* _Passage_
== == ==

On Sun, 2006-11-12 at 10:59 -0500, Patrick McFarland wrote:
> On Sunday 12 November 2006 10:21, Adrian Bunk wrote:
> > On Sun, Nov 12, 2006 at 03:16:38PM +0100, Arjan van de Ven wrote:
> > > > > We KNOW it can't work on a sizable amount of machines.  This is why
> > > > > it is a config option; you can enable it if YOUR machine is KNOWN to
> > > > > work, and you get some gains. But it's also understood that it often
> > > > > it won't work. So any sensible distro (since they have to aim for a
> > > > > wide audience) disables this option ...
> > > >
> > > > Nowadays, many distributions only ship CONFIG_SMP=y kernels...
> > >
> > > that's a calculated risk on their side (and they know that); they're
> > > balancing not functioning on a set of machines off against needing more
> > > kernels.

== == ==

* _Request_
Duplicate the email thread word for word, beginning with "On Sun, 2006-11-12" and stopping after "ship CONFIG_SMP=y kernels...". Use only the email thread above.

== == ==

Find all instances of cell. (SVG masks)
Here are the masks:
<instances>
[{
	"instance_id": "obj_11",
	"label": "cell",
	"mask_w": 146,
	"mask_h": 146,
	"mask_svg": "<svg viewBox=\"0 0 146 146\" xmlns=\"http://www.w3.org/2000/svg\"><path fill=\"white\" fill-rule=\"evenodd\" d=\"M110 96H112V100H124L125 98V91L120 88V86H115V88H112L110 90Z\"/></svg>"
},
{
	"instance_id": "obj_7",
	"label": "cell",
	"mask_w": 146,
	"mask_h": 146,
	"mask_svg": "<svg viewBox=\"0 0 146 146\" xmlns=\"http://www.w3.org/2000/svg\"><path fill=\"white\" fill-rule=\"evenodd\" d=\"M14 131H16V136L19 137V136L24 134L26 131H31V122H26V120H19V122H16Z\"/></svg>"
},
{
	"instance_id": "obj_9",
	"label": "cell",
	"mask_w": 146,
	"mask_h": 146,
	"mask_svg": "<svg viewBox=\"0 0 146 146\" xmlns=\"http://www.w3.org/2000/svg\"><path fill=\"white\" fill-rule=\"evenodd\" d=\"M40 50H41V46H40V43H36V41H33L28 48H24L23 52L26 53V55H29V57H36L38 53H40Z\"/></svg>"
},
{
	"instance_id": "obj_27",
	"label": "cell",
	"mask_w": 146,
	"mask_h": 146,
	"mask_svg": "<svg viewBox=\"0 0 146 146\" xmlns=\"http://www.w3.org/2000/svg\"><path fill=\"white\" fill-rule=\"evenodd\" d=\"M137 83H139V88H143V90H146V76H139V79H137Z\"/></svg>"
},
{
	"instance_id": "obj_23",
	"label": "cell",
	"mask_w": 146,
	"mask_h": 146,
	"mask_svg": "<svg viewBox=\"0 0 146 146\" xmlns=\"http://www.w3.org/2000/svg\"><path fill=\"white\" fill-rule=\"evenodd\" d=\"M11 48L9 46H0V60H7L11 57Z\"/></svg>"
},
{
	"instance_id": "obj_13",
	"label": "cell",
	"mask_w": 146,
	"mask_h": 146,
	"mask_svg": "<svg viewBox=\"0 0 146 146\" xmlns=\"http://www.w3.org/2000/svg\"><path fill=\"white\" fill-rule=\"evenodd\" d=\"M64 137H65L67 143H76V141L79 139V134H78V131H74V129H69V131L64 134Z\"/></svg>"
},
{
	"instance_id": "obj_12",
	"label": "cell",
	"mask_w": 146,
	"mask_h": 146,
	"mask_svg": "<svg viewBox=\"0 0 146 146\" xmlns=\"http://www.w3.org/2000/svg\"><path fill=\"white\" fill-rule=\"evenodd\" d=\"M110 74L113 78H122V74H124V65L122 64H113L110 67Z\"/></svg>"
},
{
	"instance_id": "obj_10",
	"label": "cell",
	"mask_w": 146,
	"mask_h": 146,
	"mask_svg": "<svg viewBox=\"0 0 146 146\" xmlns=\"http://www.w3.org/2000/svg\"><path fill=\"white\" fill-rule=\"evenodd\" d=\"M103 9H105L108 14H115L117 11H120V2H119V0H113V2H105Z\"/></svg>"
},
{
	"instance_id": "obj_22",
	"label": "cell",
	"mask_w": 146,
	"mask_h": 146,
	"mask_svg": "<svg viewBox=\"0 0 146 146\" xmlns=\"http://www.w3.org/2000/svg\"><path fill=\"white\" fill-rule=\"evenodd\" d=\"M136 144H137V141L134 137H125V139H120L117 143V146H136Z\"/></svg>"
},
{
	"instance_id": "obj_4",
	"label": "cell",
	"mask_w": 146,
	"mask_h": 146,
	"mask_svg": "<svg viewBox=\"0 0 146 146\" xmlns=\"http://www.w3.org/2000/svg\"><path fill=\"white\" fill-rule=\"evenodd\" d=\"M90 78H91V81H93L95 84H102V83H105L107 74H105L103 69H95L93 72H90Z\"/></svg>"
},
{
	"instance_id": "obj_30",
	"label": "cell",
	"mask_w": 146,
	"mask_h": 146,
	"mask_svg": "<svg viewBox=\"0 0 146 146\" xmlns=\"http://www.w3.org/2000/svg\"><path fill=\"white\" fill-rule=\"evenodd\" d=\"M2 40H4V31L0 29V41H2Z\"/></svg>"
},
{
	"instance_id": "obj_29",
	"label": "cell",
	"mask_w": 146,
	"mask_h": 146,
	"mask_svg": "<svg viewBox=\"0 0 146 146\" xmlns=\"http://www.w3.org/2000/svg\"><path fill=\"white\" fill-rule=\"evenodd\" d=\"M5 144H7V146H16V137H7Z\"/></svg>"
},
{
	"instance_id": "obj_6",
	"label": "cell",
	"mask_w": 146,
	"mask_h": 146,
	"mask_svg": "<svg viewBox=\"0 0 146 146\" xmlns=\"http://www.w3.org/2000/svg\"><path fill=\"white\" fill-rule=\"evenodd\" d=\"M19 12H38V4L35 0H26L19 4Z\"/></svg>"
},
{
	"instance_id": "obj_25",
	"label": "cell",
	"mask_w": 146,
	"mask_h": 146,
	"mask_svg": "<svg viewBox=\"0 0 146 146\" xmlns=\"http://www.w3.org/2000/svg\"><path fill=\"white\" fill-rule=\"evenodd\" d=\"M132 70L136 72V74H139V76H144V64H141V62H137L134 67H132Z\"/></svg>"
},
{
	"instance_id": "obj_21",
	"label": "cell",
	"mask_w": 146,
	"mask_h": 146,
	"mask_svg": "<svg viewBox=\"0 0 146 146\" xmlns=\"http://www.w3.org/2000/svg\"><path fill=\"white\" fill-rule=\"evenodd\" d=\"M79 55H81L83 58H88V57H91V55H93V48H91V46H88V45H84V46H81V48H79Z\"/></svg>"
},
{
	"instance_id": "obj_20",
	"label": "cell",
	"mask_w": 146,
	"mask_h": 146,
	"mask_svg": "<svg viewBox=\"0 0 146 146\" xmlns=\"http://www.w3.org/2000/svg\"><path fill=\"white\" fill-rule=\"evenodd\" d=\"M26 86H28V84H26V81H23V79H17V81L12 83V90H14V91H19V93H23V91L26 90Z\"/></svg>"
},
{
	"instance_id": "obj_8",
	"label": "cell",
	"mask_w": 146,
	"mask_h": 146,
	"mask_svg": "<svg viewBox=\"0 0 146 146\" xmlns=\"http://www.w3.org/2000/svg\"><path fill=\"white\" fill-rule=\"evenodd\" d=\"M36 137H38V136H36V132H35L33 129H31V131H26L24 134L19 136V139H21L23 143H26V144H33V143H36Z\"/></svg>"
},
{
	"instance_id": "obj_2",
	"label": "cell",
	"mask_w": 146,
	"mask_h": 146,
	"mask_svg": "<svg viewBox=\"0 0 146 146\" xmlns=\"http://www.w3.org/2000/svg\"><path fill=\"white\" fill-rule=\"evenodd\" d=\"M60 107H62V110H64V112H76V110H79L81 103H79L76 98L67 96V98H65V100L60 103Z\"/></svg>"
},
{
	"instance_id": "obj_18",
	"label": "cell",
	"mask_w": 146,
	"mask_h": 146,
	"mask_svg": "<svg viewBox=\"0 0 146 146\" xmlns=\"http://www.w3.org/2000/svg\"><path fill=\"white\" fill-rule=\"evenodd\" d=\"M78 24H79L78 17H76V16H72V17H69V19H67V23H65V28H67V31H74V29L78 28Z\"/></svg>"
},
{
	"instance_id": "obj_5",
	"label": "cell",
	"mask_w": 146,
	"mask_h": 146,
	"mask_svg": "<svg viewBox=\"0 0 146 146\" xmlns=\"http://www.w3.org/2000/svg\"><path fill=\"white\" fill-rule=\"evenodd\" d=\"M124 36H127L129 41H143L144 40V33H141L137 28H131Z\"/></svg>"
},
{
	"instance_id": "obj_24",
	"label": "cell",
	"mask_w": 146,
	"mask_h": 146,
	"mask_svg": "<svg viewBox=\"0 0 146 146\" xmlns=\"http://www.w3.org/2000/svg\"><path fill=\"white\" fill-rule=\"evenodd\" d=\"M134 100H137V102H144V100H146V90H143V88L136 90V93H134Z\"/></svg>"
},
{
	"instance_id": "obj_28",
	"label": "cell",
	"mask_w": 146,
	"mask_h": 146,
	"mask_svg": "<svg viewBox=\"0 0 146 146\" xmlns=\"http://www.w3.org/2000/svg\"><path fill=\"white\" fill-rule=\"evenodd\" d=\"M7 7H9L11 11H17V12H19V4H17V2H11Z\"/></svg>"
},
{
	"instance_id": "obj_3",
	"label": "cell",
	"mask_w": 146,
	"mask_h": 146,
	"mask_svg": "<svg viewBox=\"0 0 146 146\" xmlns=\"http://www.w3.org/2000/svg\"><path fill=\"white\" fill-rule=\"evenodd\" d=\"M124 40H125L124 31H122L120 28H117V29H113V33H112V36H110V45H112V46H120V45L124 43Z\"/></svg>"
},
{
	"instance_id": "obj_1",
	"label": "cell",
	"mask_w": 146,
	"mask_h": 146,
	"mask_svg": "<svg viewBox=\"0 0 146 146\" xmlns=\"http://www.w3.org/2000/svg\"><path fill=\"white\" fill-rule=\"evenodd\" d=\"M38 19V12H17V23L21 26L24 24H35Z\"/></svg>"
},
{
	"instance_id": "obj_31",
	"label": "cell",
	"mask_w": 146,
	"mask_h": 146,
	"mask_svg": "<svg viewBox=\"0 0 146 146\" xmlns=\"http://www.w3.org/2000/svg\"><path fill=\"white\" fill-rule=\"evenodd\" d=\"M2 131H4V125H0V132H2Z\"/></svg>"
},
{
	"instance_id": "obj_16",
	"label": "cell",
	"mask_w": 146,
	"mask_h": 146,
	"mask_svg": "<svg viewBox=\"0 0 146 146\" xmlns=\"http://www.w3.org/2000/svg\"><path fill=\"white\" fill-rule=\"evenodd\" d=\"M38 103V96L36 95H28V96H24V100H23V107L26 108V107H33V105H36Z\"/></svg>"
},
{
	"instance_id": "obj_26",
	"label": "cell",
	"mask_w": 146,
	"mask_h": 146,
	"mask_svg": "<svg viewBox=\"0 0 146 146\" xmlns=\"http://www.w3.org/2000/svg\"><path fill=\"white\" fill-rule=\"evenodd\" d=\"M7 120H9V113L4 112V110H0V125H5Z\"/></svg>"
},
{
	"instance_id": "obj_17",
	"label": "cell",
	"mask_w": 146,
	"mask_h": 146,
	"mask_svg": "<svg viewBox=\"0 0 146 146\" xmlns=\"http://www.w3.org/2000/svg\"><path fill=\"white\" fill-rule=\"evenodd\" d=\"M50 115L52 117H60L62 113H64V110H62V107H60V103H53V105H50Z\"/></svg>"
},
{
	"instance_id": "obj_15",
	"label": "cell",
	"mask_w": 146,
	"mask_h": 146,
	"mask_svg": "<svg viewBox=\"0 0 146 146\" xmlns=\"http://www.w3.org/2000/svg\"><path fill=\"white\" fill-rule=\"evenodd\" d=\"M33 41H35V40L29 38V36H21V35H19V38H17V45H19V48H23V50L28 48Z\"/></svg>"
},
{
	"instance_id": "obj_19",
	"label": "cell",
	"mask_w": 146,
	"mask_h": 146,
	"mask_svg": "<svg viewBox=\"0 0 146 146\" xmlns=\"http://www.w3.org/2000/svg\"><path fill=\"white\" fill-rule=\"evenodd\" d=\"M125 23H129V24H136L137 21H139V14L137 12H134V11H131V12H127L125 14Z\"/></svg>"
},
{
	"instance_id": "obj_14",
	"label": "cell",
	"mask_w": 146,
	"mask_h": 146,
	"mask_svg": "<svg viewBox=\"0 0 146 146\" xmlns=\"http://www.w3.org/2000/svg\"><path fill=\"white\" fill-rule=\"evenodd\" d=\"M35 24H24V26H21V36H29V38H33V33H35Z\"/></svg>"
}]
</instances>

== == ==

* _Output of the task_
On Sun, 2006-11-12 at 10:59 -0500, Patrick McFarland wrote:
> On Sunday 12 November 2006 10:21, Adrian Bunk wrote:
> > On Sun, Nov 12, 2006 at 03:16:38PM +0100, Arjan van de Ven wrote:
> > > > > We KNOW it can't work on a sizable amount of machines.  This is why
> > > > > it is a config option; you can enable it if YOUR machine is KNOWN to
> > > > > work, and you get some gains. But it's also understood that it often
> > > > > it won't work. So any sensible distro (since they have to aim for a
> > > > > wide audience) disables this option ...
> > > >
> > > > Nowadays, many distributions only ship CONFIG_SMP=y kernels...